IT’S DIFFICULT to imagine that a New Yorker could engage in shameless self-promotion. Yet that seems to be what happened in the case of a Civil War infantryman who hoodwinked the Army into granting him an honor that records show should have gone to a Massachusetts soldier instead. Now, thanks to diligent sleuthing by one of the Bay State soldier’s descendants, the Pentagon is revisiting the case, and could right this historical wrong.
The controversy stems from a vicious battle in Virginia during the closing days of the war, when the Union army took Robert E. Lee’s son prisoner. Private David D. White, of the 37th Massachusetts Infantry, received credit in battlefield reports, and was promoted. But another veteran of the battle, Harris S. Hawthorn of Otsego, New York, applied for a medal for the deed and got it in 1894.
And not just any medal: Hawthorn received the Medal of Honor, the nation’s highest military distinction. Just over 3,400 have been awarded in 150 years. A grand total of two have been issued in the Afghanistan war, both posthumously. (It seems unlikely that simply receiving an enemy’s surrender would be deemed medal-worthy by today’s standards, but nevermind that.)

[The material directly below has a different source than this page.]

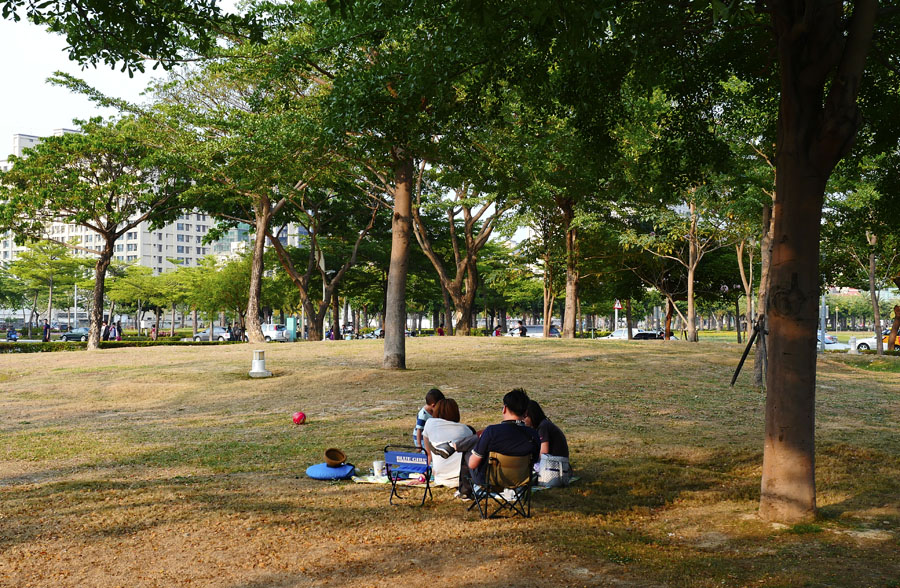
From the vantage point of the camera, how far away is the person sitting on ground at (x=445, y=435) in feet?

Even today, the fog of war makes it difficult to pin down exactly what happens on the battlefield; witness the shifting accounts of the death of Pat Tillman in Afghanistan. Medal of Honor decorations are only granted today after extensive investigation. Reopening a 146-year old case may seem like a pointless task, since both men are long dead. But the historical record should be accurate, and the military owes it to all recipients to uphold the integrity of its most hallowed honor.